• MATERIALS PROVIDED:
______________________________
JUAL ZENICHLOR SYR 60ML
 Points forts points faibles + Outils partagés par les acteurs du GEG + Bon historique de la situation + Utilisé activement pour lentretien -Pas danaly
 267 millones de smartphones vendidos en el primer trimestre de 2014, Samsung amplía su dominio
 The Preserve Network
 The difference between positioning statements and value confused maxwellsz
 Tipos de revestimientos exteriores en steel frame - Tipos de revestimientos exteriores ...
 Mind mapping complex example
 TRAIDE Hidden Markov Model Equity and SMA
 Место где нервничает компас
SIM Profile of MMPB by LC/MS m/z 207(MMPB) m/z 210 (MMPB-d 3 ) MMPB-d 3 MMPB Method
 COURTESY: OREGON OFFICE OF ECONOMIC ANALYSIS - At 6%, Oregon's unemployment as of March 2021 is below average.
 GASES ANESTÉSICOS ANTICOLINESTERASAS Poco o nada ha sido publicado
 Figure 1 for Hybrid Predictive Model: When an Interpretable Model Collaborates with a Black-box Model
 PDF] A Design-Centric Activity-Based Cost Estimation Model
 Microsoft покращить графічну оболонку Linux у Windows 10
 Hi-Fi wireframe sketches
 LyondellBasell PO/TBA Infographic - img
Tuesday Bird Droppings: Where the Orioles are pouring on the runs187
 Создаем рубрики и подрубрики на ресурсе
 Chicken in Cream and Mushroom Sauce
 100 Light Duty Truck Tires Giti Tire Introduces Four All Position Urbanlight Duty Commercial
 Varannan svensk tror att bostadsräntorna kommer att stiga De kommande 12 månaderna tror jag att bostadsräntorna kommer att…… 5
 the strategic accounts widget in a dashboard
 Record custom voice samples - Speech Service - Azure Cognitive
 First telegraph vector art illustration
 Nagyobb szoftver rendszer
______________________________
Answer required as a bare number: state how many lines in the material contain the word "Model".

3